**YOUR ASSIGNMENT:**
Pictures do not belong in the copy; retype the records below exactly.

BEGIN AVAILABLE DATA

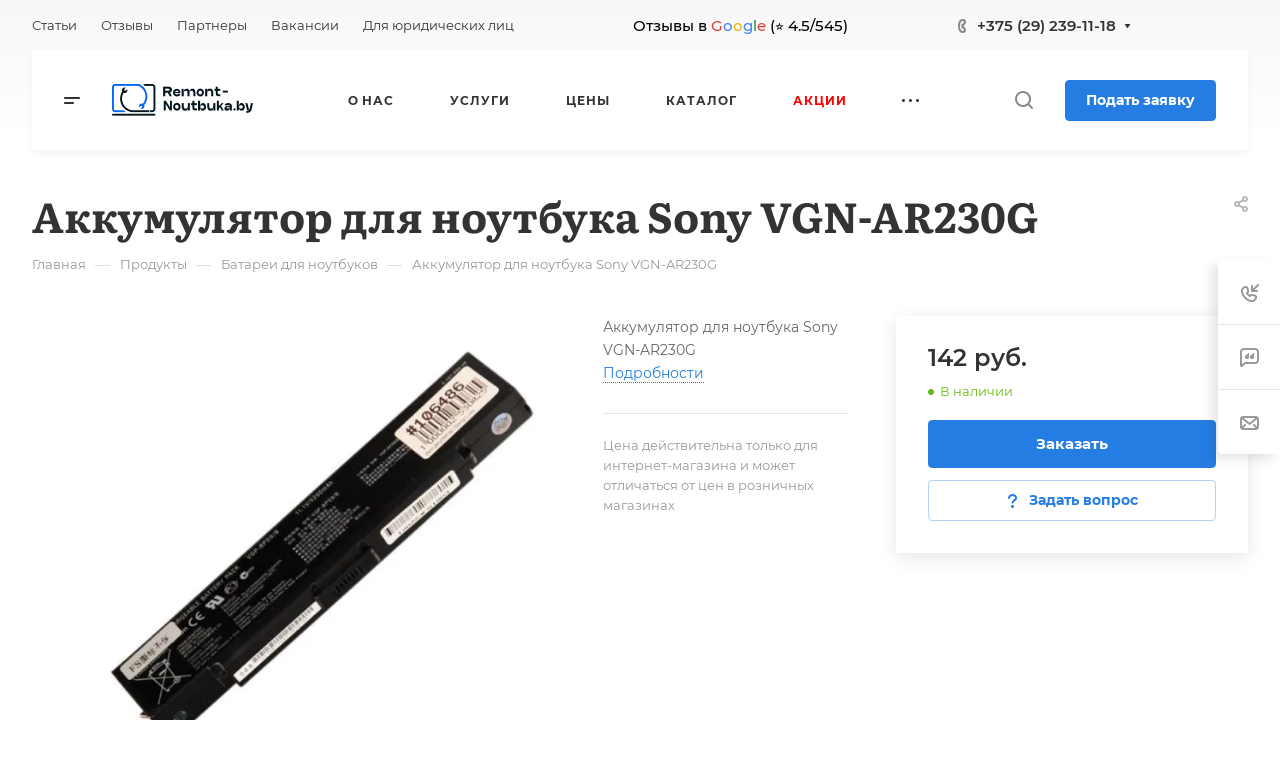

--- FILE ---
content_type: image/svg+xml
request_url: https://remont-noutbuka.by/bitrix/templates/aspro-allcorp3/images/svg/catalog/item_icons.svg
body_size: 1532
content:
<svg width="0" height="0" class="hidden">
  <symbol xmlns="http://www.w3.org/2000/svg" viewBox="0 0 14 14" id="compare_small">
        <path fill-rule="evenodd" clip-rule="evenodd" d="M1 5C1.55228 5 2 5.44772 2 6V9C2 9.55228 1.55228 10 1 10C0.447715 10 0 9.55228 0 9V6C0 5.44772 0.447715 5 1 5Z"/>
        <path fill-rule="evenodd" clip-rule="evenodd" d="M5 2C4.44772 2 4 2.44772 4 3V9C4 9.55228 4.44772 10 5 10C5.55228 10 6 9.55228 6 9V3C6 2.44772 5.55228 2 5 2Z"/>
        <path fill-rule="evenodd" clip-rule="evenodd" d="M9 0C9.55229 0 10 0.447715 10 1V9C10 9.55229 9.55229 10 9 10C8.44771 10 8 9.55229 8 9V1C8 0.447715 8.44771 0 9 0Z"/>
        <path fill-rule="evenodd" clip-rule="evenodd" d="M13 4C12.4477 4 12 4.44772 12 5V9C12 9.55228 12.4477 10 13 10C13.5523 10 14 9.55228 14 9V5C14 4.44772 13.5523 4 13 4Z"/>
        <path fill-rule="evenodd" clip-rule="evenodd" d="M0 13C0 12.4477 0.447715 12 1 12H13C13.5523 12 14 12.4477 14 13C14 13.5523 13.5523 14 13 14H1C0.447715 14 0 13.5523 0 13Z"/>
    </symbol>
     <symbol xmlns="http://www.w3.org/2000/svg" viewBox="0 0 14 18" id="compare">
        <path fill-rule="evenodd" clip-rule="evenodd" d="M1 7C1.55228 7 2 7.44772 2 8V13C2 13.5523 1.55228 14 1 14C0.447715 14 0 13.5523 0 13V8C0 7.44772 0.447715 7 1 7Z"/>
        <path fill-rule="evenodd" clip-rule="evenodd" d="M5 4C4.44772 4 4 4.44772 4 5V13C4 13.5523 4.44772 14 5 14C5.55228 14 6 13.5523 6 13V5C6 4.44772 5.55228 4 5 4Z"/>
        <path fill-rule="evenodd" clip-rule="evenodd" d="M9 0C9.55229 0 10 0.447715 10 1V13C10 13.5523 9.55229 14 9 14C8.44771 14 8 13.5523 8 13V1C8 0.447715 8.44771 0 9 0Z"/>
        <path fill-rule="evenodd" clip-rule="evenodd" d="M0 17C0 16.4477 0.447715 16 1 16H13C13.5523 16 14 16.4477 14 17C14 17.5523 13.5523 18 13 18H1C0.447715 18 0 17.5523 0 17Z"/>
        <path fill-rule="evenodd" clip-rule="evenodd" d="M13 5C12.4477 5 12 5.44772 12 6V13C12 13.5523 12.4477 14 13 14C13.5523 14 14 13.5523 14 13V6C14 5.44772 13.5523 5 13 5Z"/>
    </symbol>
    <symbol xmlns="http://www.w3.org/2000/svg" viewBox="0 0 11 14" width="11" height="14" id="question">
        <path fill-rule="evenodd" clip-rule="evenodd" d="M5.5146 2.03369C4.45959 2.03372 3.24533 2.6612 2.96994 4.1758C2.87115 4.71917 2.35056 5.07957 1.80719 4.98078C1.26381 4.88198 0.903408 4.3614 1.0022 3.81802C1.48987 1.1359 3.73124 0.0337409 5.51455 0.0336914C6.91272 0.0336525 8.00391 0.424602 8.77565 1.0855C9.54192 1.74172 9.92076 2.60395 9.99565 3.40728C10.0755 4.26352 9.89492 4.97988 9.5382 5.59011C9.19794 6.17216 8.72305 6.61131 8.30289 6.96322C8.13689 7.10226 7.9863 7.22296 7.8451 7.33614C7.58986 7.54072 7.36528 7.72073 7.13574 7.94003C6.81177 8.24954 6.58179 8.54922 6.44498 8.8965C6.24256 9.41035 5.6619 9.66281 5.14805 9.46038C4.6342 9.25796 4.38174 8.6773 4.58417 8.16345C4.86418 7.45264 5.30859 6.9196 5.75417 6.49391C6.04464 6.2164 6.3881 5.94027 6.68162 5.70428C6.80544 5.60473 6.92038 5.51232 7.01871 5.42997C7.39599 5.11397 7.65129 4.85495 7.81157 4.58077C7.95537 4.33477 8.04567 4.03685 8.00429 3.59293C7.97431 3.27137 7.82011 2.90036 7.47473 2.60458C7.13481 2.31348 6.53574 2.03366 5.5146 2.03369Z"/>
        <path d="M3.99999 12.5C3.99999 13.3284 4.67156 14 5.49999 14C6.32842 14 6.99999 13.3284 6.99999 12.5C6.99999 11.6716 6.32842 11 5.49999 11C4.67156 11 3.99999 11.6716 3.99999 12.5Z"/>
    </symbol>
    <symbol xmlns="http://www.w3.org/2000/svg" viewBox="0 0 12 13" width="12" height="13" fill="none" id="remove_img">
        <path d="M1 4H11" stroke-width="2" stroke-linecap="round" stroke-linejoin="round"/>
        <path d="M10 4L9.5586 11.0624C9.52566 11.5894 9.08861 12 8.56055 12H3.43945C2.91139 12 2.47434 11.5894 2.4414 11.0624L2 4" stroke-width="2"/>
        <path d="M8 4V2C8 1.44772 7.55228 1 7 1H5C4.44772 1 4 1.44772 4 2V4" stroke-width="2"/>
    </symbol>
    <symbol xmlns="http://www.w3.org/2000/svg" viewBox="0 0 8 7" width="8" height="7" id="plus">
        <path d="M6.50146 4C6.77761 4 7.00146 3.77614 7.00146 3.5C7.00146 3.22386 6.77761 3 6.50146 3V4ZM0.501474 3C0.225332 3 0.00147379 3.22386 0.00147413 3.5C0.00147379 3.77614 0.225332 4 0.501474 4V3ZM3.00147 6.5C3.00147 6.77614 3.22533 7 3.50147 7C3.77761 7 4.00147 6.77614 4.00147 6.5L3.00147 6.5ZM4.00147 0.500005C4.00147 0.223862 3.77761 4.50307e-06 3.50147 4.65059e-06C3.22533 4.43985e-06 3.00147 0.223862 3.00147 0.500005L4.00147 0.500005ZM6.50146 3L0.501474 3V4L6.50146 4V3ZM4.00147 6.5V0.500005L3.00147 0.500005V6.5L4.00147 6.5Z"/>
    </symbol>

</svg>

END AVAILABLE DATA

**TASK RESULT:**
--- FILE ---
content_type: image/svg+xml
request_url: https://remont-noutbuka.by/bitrix/templates/aspro-allcorp3/images/svg/catalog/item_icons.svg
body_size: 1532
content:
<svg width="0" height="0" class="hidden">
  <symbol xmlns="http://www.w3.org/2000/svg" viewBox="0 0 14 14" id="compare_small">
        <path fill-rule="evenodd" clip-rule="evenodd" d="M1 5C1.55228 5 2 5.44772 2 6V9C2 9.55228 1.55228 10 1 10C0.447715 10 0 9.55228 0 9V6C0 5.44772 0.447715 5 1 5Z"/>
        <path fill-rule="evenodd" clip-rule="evenodd" d="M5 2C4.44772 2 4 2.44772 4 3V9C4 9.55228 4.44772 10 5 10C5.55228 10 6 9.55228 6 9V3C6 2.44772 5.55228 2 5 2Z"/>
        <path fill-rule="evenodd" clip-rule="evenodd" d="M9 0C9.55229 0 10 0.447715 10 1V9C10 9.55229 9.55229 10 9 10C8.44771 10 8 9.55229 8 9V1C8 0.447715 8.44771 0 9 0Z"/>
        <path fill-rule="evenodd" clip-rule="evenodd" d="M13 4C12.4477 4 12 4.44772 12 5V9C12 9.55228 12.4477 10 13 10C13.5523 10 14 9.55228 14 9V5C14 4.44772 13.5523 4 13 4Z"/>
        <path fill-rule="evenodd" clip-rule="evenodd" d="M0 13C0 12.4477 0.447715 12 1 12H13C13.5523 12 14 12.4477 14 13C14 13.5523 13.5523 14 13 14H1C0.447715 14 0 13.5523 0 13Z"/>
    </symbol>
     <symbol xmlns="http://www.w3.org/2000/svg" viewBox="0 0 14 18" id="compare">
        <path fill-rule="evenodd" clip-rule="evenodd" d="M1 7C1.55228 7 2 7.44772 2 8V13C2 13.5523 1.55228 14 1 14C0.447715 14 0 13.5523 0 13V8C0 7.44772 0.447715 7 1 7Z"/>
        <path fill-rule="evenodd" clip-rule="evenodd" d="M5 4C4.44772 4 4 4.44772 4 5V13C4 13.5523 4.44772 14 5 14C5.55228 14 6 13.5523 6 13V5C6 4.44772 5.55228 4 5 4Z"/>
        <path fill-rule="evenodd" clip-rule="evenodd" d="M9 0C9.55229 0 10 0.447715 10 1V13C10 13.5523 9.55229 14 9 14C8.44771 14 8 13.5523 8 13V1C8 0.447715 8.44771 0 9 0Z"/>
        <path fill-rule="evenodd" clip-rule="evenodd" d="M0 17C0 16.4477 0.447715 16 1 16H13C13.5523 16 14 16.4477 14 17C14 17.5523 13.5523 18 13 18H1C0.447715 18 0 17.5523 0 17Z"/>
        <path fill-rule="evenodd" clip-rule="evenodd" d="M13 5C12.4477 5 12 5.44772 12 6V13C12 13.5523 12.4477 14 13 14C13.5523 14 14 13.5523 14 13V6C14 5.44772 13.5523 5 13 5Z"/>
    </symbol>
    <symbol xmlns="http://www.w3.org/2000/svg" viewBox="0 0 11 14" width="11" height="14" id="question">
        <path fill-rule="evenodd" clip-rule="evenodd" d="M5.5146 2.03369C4.45959 2.03372 3.24533 2.6612 2.96994 4.1758C2.87115 4.71917 2.35056 5.07957 1.80719 4.98078C1.26381 4.88198 0.903408 4.3614 1.0022 3.81802C1.48987 1.1359 3.73124 0.0337409 5.51455 0.0336914C6.91272 0.0336525 8.00391 0.424602 8.77565 1.0855C9.54192 1.74172 9.92076 2.60395 9.99565 3.40728C10.0755 4.26352 9.89492 4.97988 9.5382 5.59011C9.19794 6.17216 8.72305 6.61131 8.30289 6.96322C8.13689 7.10226 7.9863 7.22296 7.8451 7.33614C7.58986 7.54072 7.36528 7.72073 7.13574 7.94003C6.81177 8.24954 6.58179 8.54922 6.44498 8.8965C6.24256 9.41035 5.6619 9.66281 5.14805 9.46038C4.6342 9.25796 4.38174 8.6773 4.58417 8.16345C4.86418 7.45264 5.30859 6.9196 5.75417 6.49391C6.04464 6.2164 6.3881 5.94027 6.68162 5.70428C6.80544 5.60473 6.92038 5.51232 7.01871 5.42997C7.39599 5.11397 7.65129 4.85495 7.81157 4.58077C7.95537 4.33477 8.04567 4.03685 8.00429 3.59293C7.97431 3.27137 7.82011 2.90036 7.47473 2.60458C7.13481 2.31348 6.53574 2.03366 5.5146 2.03369Z"/>
        <path d="M3.99999 12.5C3.99999 13.3284 4.67156 14 5.49999 14C6.32842 14 6.99999 13.3284 6.99999 12.5C6.99999 11.6716 6.32842 11 5.49999 11C4.67156 11 3.99999 11.6716 3.99999 12.5Z"/>
    </symbol>
    <symbol xmlns="http://www.w3.org/2000/svg" viewBox="0 0 12 13" width="12" height="13" fill="none" id="remove_img">
        <path d="M1 4H11" stroke-width="2" stroke-linecap="round" stroke-linejoin="round"/>
        <path d="M10 4L9.5586 11.0624C9.52566 11.5894 9.08861 12 8.56055 12H3.43945C2.91139 12 2.47434 11.5894 2.4414 11.0624L2 4" stroke-width="2"/>
        <path d="M8 4V2C8 1.44772 7.55228 1 7 1H5C4.44772 1 4 1.44772 4 2V4" stroke-width="2"/>
    </symbol>
    <symbol xmlns="http://www.w3.org/2000/svg" viewBox="0 0 8 7" width="8" height="7" id="plus">
        <path d="M6.50146 4C6.77761 4 7.00146 3.77614 7.00146 3.5C7.00146 3.22386 6.77761 3 6.50146 3V4ZM0.501474 3C0.225332 3 0.00147379 3.22386 0.00147413 3.5C0.00147379 3.77614 0.225332 4 0.501474 4V3ZM3.00147 6.5C3.00147 6.77614 3.22533 7 3.50147 7C3.77761 7 4.00147 6.77614 4.00147 6.5L3.00147 6.5ZM4.00147 0.500005C4.00147 0.223862 3.77761 4.50307e-06 3.50147 4.65059e-06C3.22533 4.43985e-06 3.00147 0.223862 3.00147 0.500005L4.00147 0.500005ZM6.50146 3L0.501474 3V4L6.50146 4V3ZM4.00147 6.5V0.500005L3.00147 0.500005V6.5L4.00147 6.5Z"/>
    </symbol>

</svg>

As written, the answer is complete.